Собранные в сети подписи:
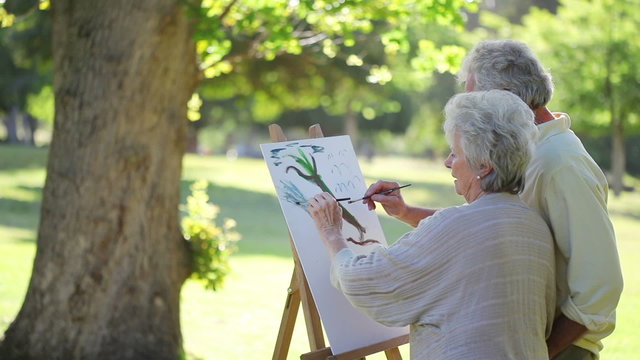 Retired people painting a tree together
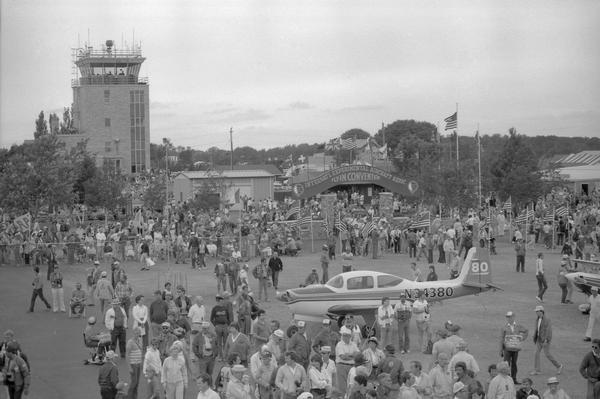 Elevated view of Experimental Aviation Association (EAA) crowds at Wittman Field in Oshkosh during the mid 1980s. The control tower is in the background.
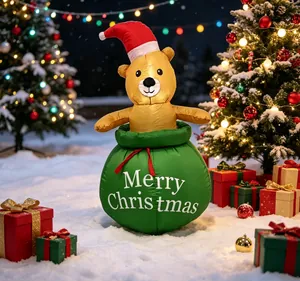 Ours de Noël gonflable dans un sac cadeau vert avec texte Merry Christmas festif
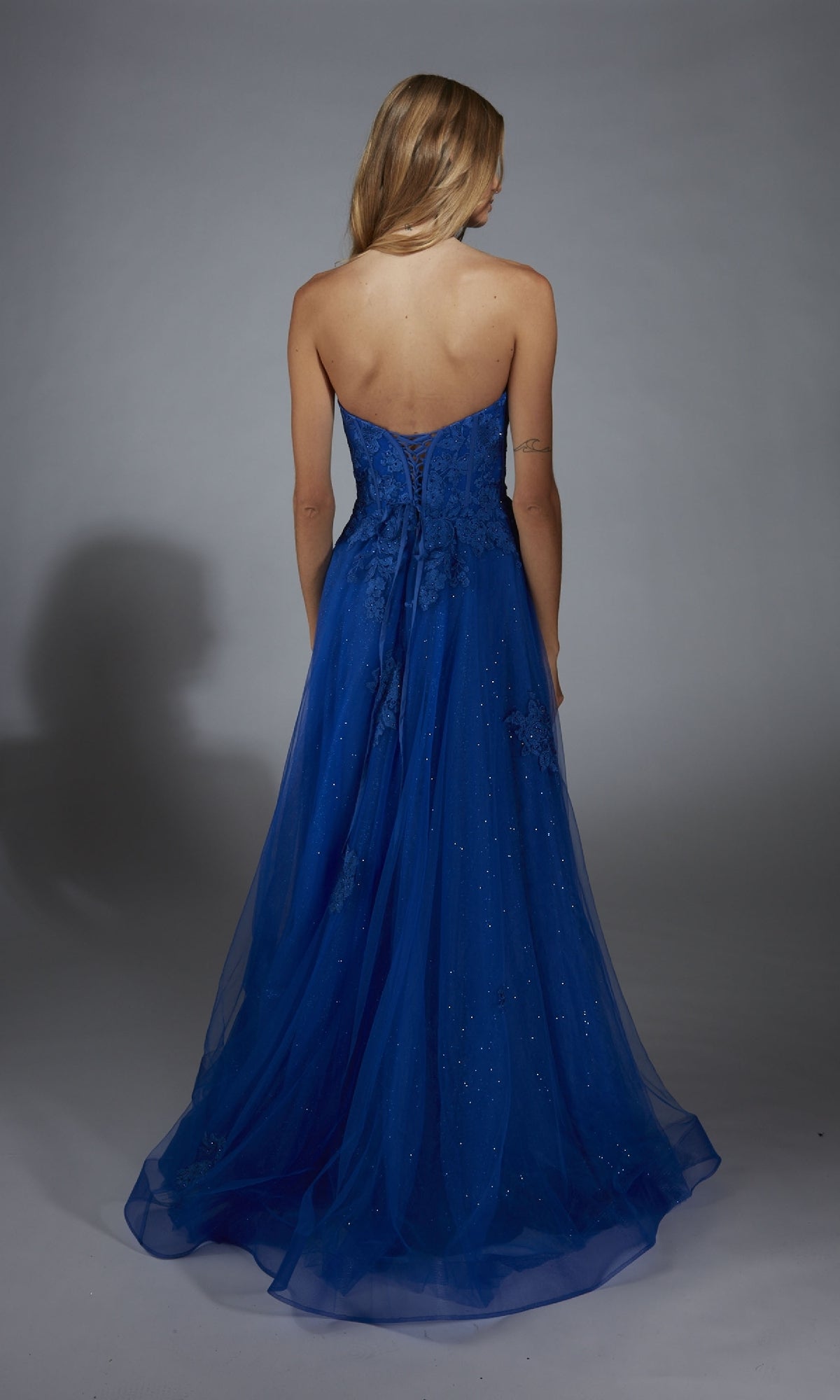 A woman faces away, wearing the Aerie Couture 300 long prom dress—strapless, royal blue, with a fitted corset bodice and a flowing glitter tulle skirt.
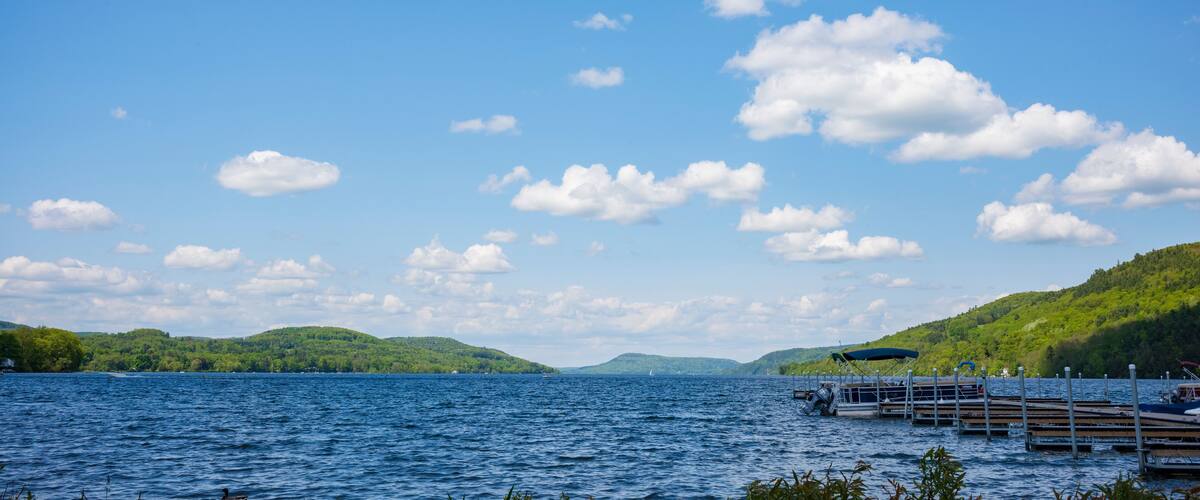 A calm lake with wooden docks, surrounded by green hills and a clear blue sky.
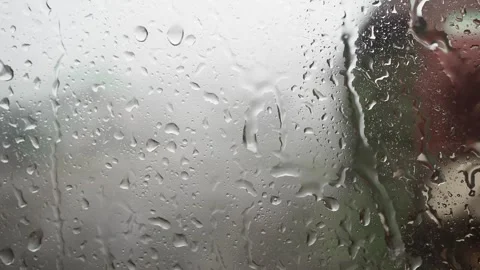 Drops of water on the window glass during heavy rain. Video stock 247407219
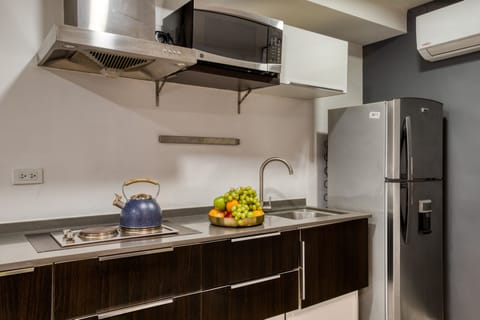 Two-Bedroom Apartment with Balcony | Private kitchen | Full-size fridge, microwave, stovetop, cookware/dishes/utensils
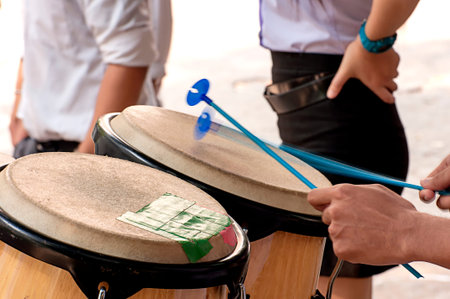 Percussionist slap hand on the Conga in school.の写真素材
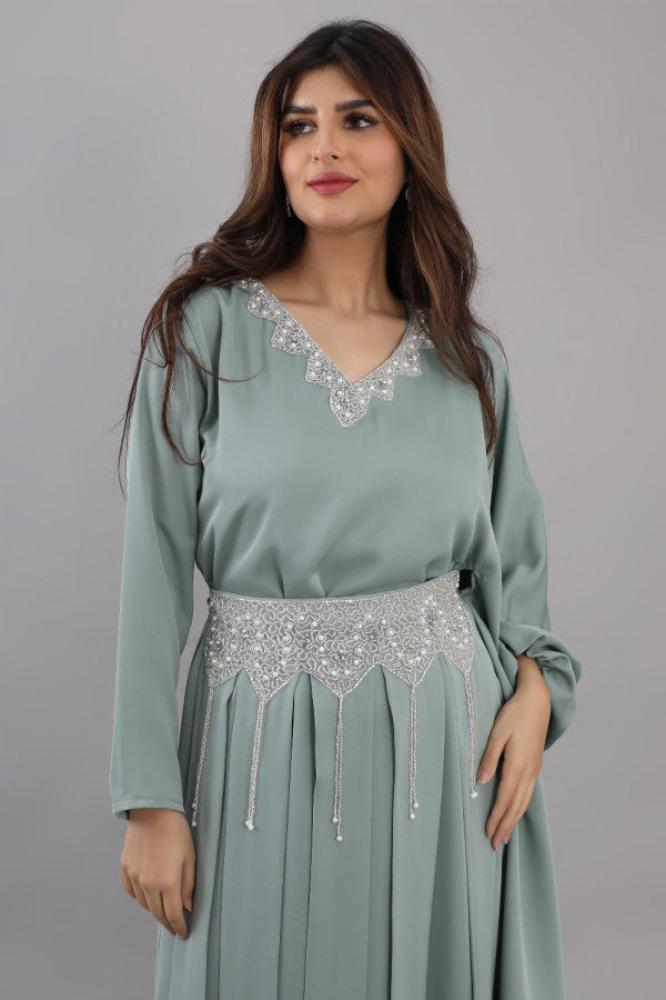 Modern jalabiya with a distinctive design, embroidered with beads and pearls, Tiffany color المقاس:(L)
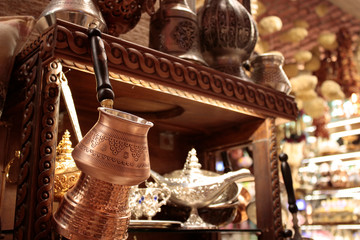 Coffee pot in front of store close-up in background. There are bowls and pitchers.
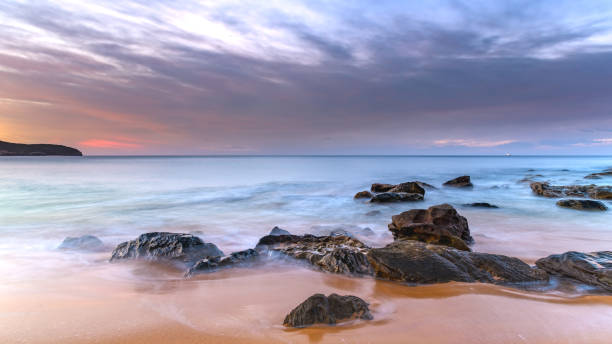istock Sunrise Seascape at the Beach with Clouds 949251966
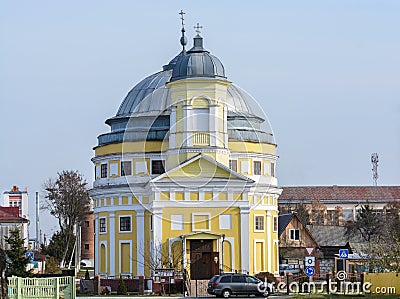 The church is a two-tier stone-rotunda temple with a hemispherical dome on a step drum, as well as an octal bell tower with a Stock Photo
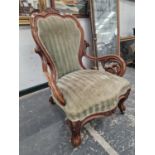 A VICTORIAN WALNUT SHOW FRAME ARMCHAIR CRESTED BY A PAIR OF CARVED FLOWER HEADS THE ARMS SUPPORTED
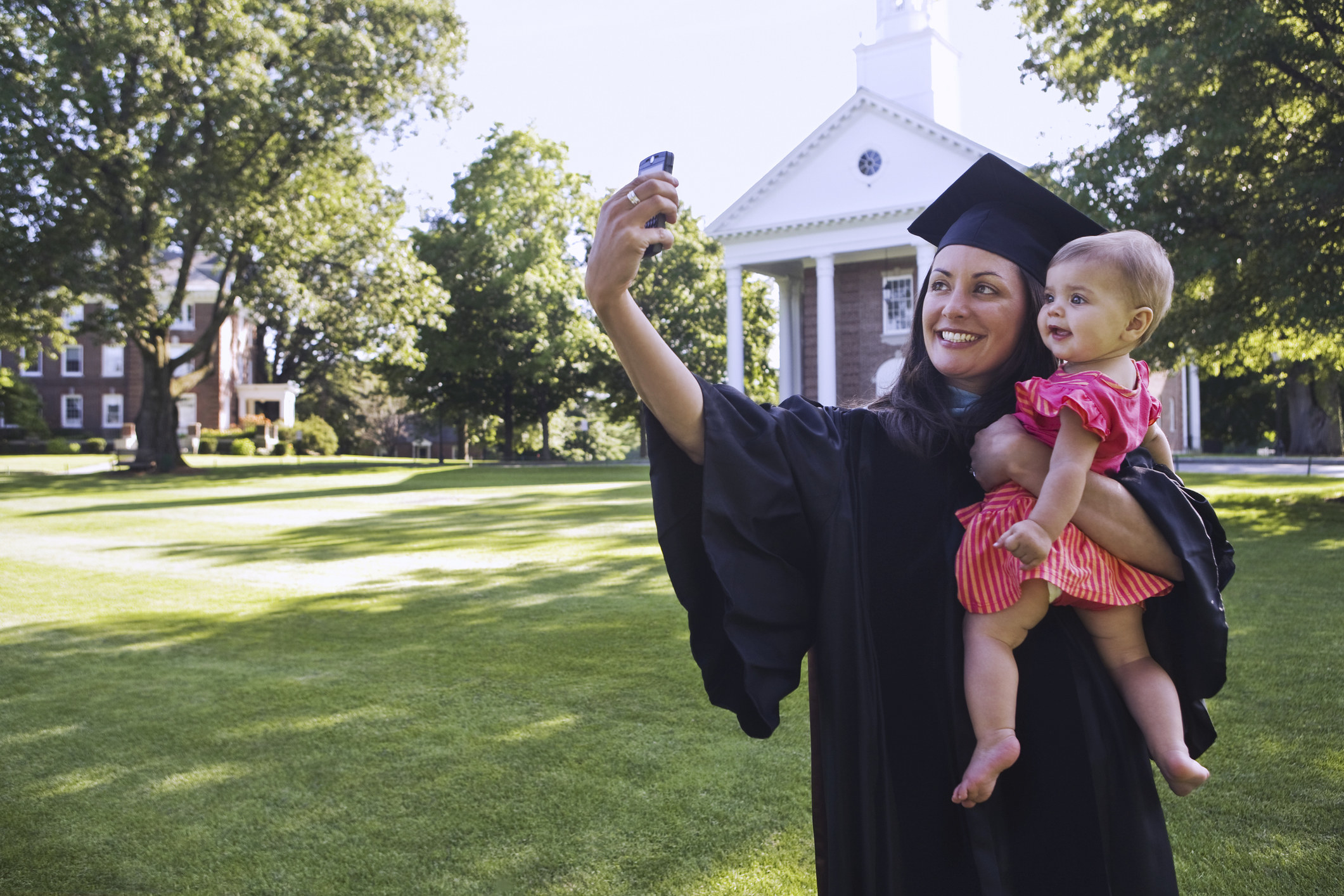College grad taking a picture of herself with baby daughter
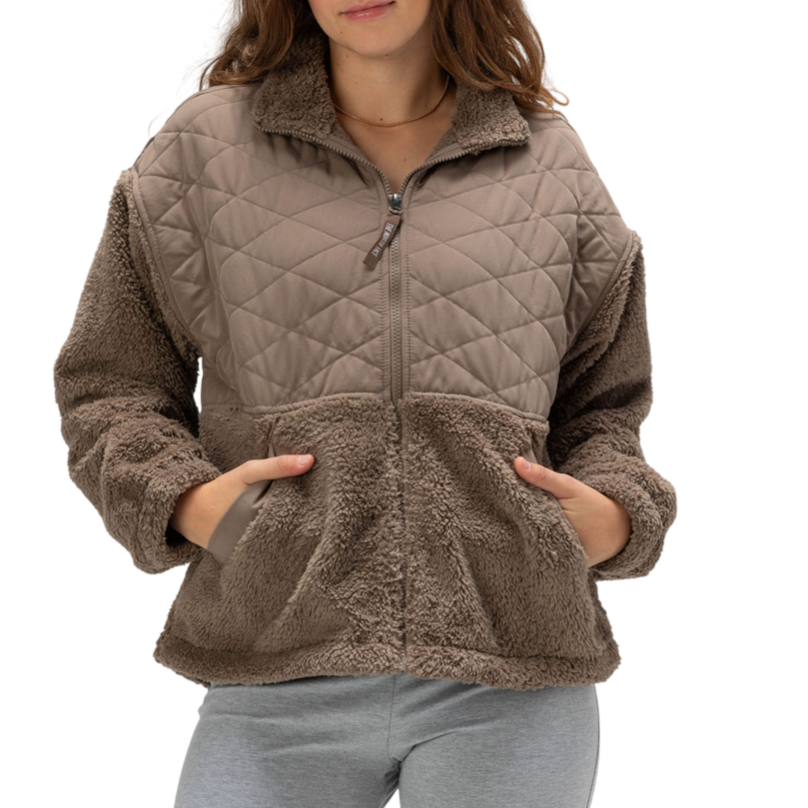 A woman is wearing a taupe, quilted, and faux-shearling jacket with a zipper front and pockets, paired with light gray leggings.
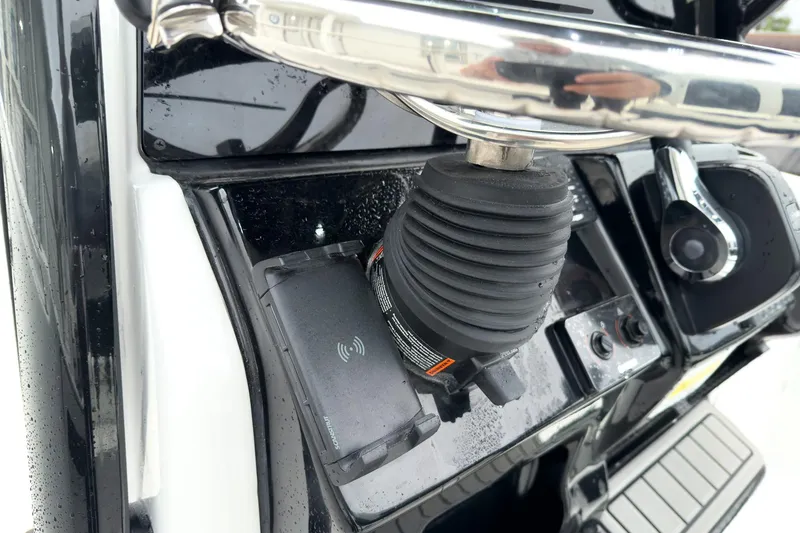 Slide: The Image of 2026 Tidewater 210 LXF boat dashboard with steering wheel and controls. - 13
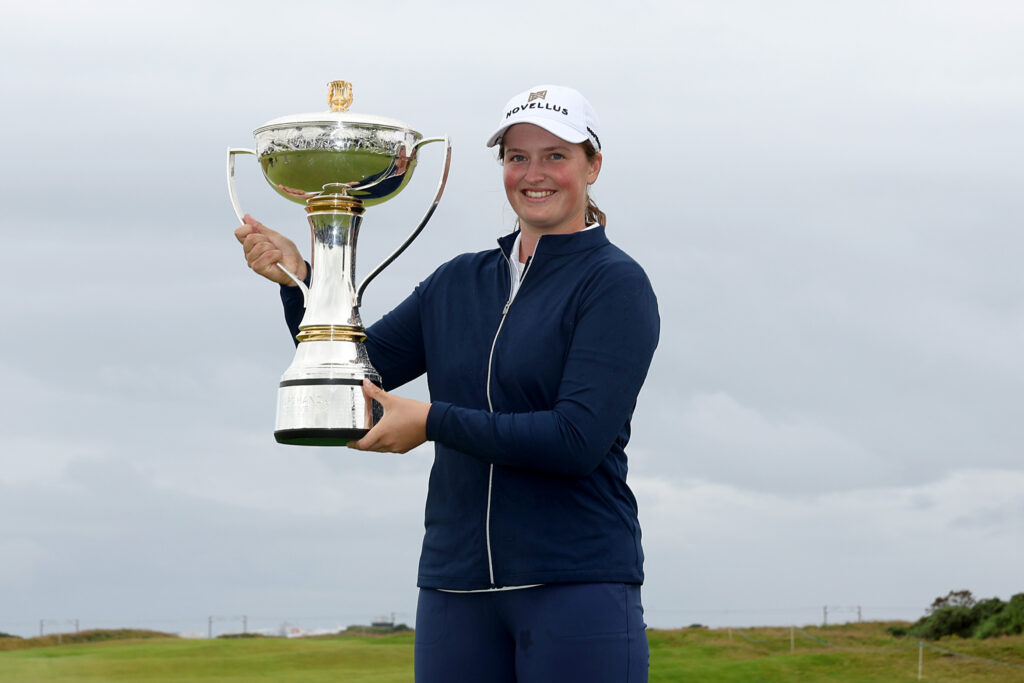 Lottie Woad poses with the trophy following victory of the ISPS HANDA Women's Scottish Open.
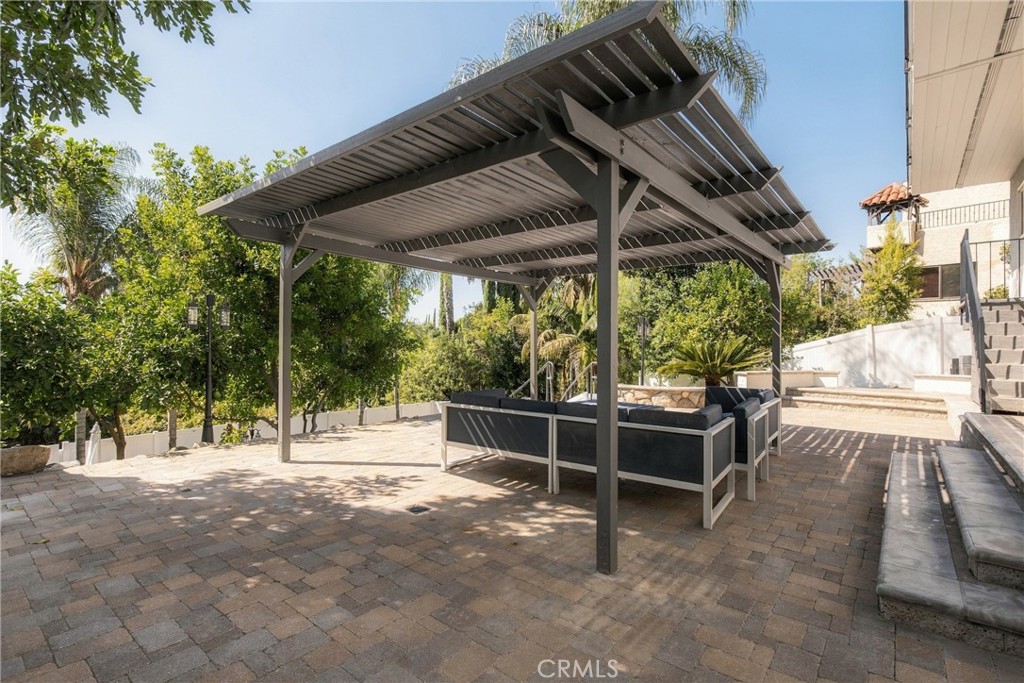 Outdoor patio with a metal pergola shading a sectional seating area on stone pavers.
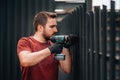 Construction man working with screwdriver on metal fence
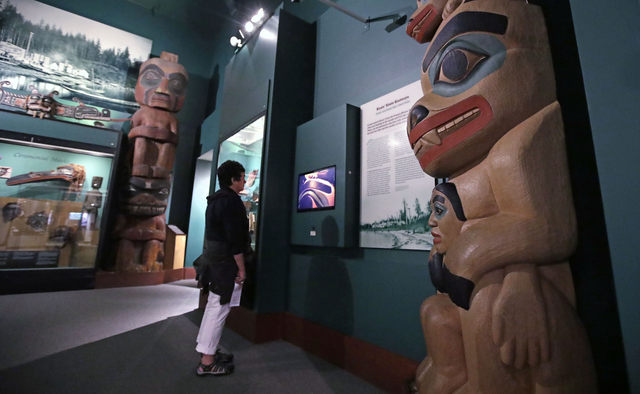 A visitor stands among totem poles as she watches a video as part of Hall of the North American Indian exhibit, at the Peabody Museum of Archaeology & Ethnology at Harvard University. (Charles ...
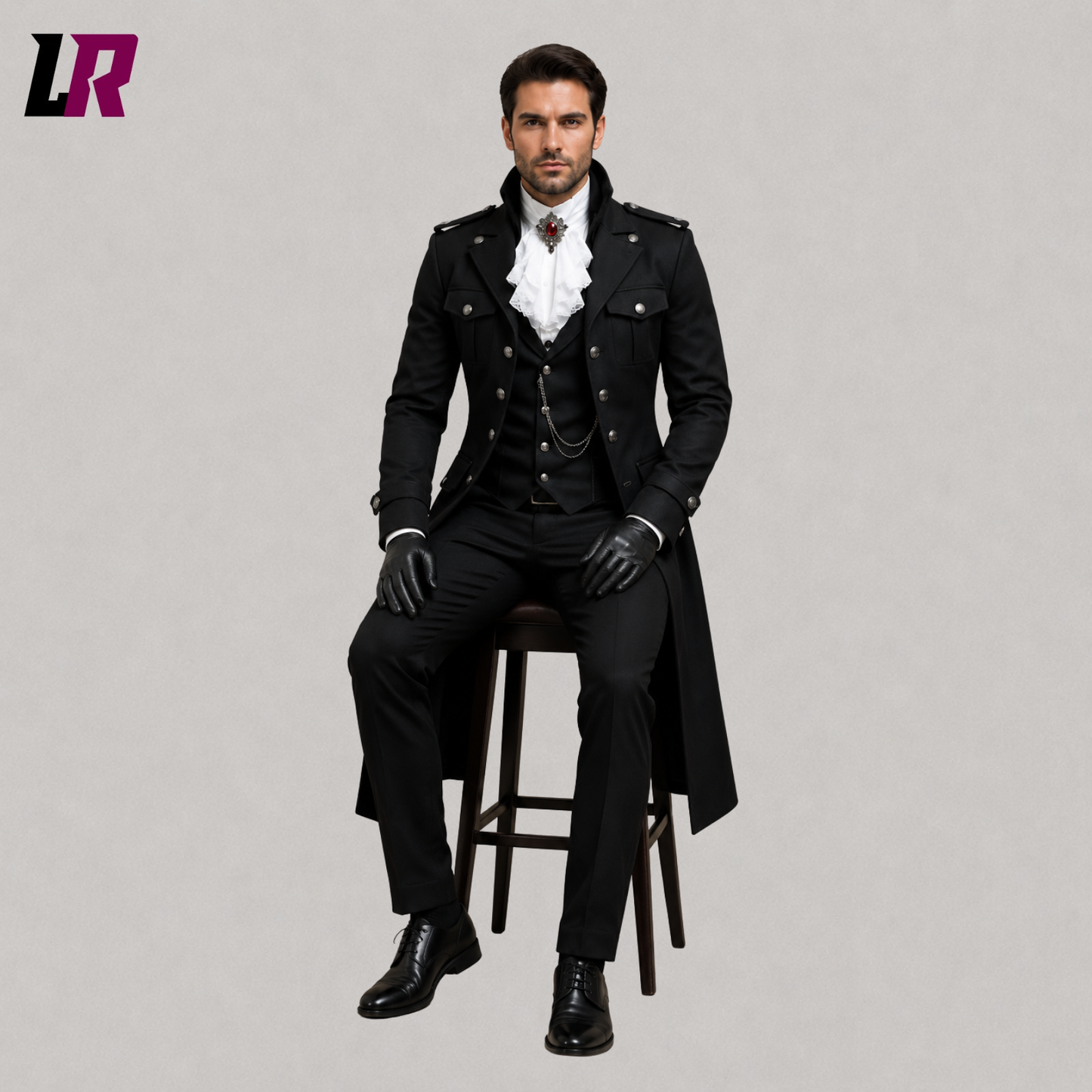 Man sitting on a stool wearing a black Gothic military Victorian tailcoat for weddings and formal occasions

* [Пункт задания]:
Перепишите без изменений строки материала, начиная с самой первой и заканчивая строкой, где есть «A visitor stands», включительно. Изображения в ответ не переносите.

* [Ответ на задание]:
 Retired people painting a tree together
 Elevated view of Experimental Aviation Association (EAA) crowds at Wittman Field in Oshkosh during the mid 1980s. The control tower is in the background.
 Ours de Noël gonflable dans un sac cadeau vert avec texte Merry Christmas festif
 A woman faces away, wearing the Aerie Couture 300 long prom dress—strapless, royal blue, with a fitted corset bodice and a flowing glitter tulle skirt.
 A calm lake with wooden docks, surrounded by green hills and a clear blue sky.
 Drops of water on the window glass during heavy rain. Video stock 247407219
 Two-Bedroom Apartment with Balcony | Private kitchen | Full-size fridge, microwave, stovetop, cookware/dishes/utensils
 Percussionist slap hand on the Conga in school.の写真素材
 Modern jalabiya with a distinctive design, embroidered with beads and pearls, Tiffany color المقاس:(L)
 Coffee pot in front of store close-up in background. There are bowls and pitchers.
istock Sunrise Seascape at the Beach with Clouds 949251966
 The church is a two-tier stone-rotunda temple with a hemispherical dome on a step drum, as well as an octal bell tower with a Stock Photo
 A VICTORIAN WALNUT SHOW FRAME ARMCHAIR CRESTED BY A PAIR OF CARVED FLOWER HEADS THE ARMS SUPPORTED
College grad taking a picture of herself with baby daughter
 A woman is wearing a taupe, quilted, and faux-shearling jacket with a zipper front and pockets, paired with light gray leggings.
 Slide: The Image of 2026 Tidewater 210 LXF boat dashboard with steering wheel and controls. - 13
 Lottie Woad poses with the trophy following victory of the ISPS HANDA Women's Scottish Open.
 Outdoor patio with a metal pergola shading a sectional seating area on stone pavers.
 Construction man working with screwdriver on metal fence
 A visitor stands among totem poles as she watches a video as part of Hall of the North American Indian exhibit, at the Peabody Museum of Archaeology & Ethnology at Harvard University. (Charles ...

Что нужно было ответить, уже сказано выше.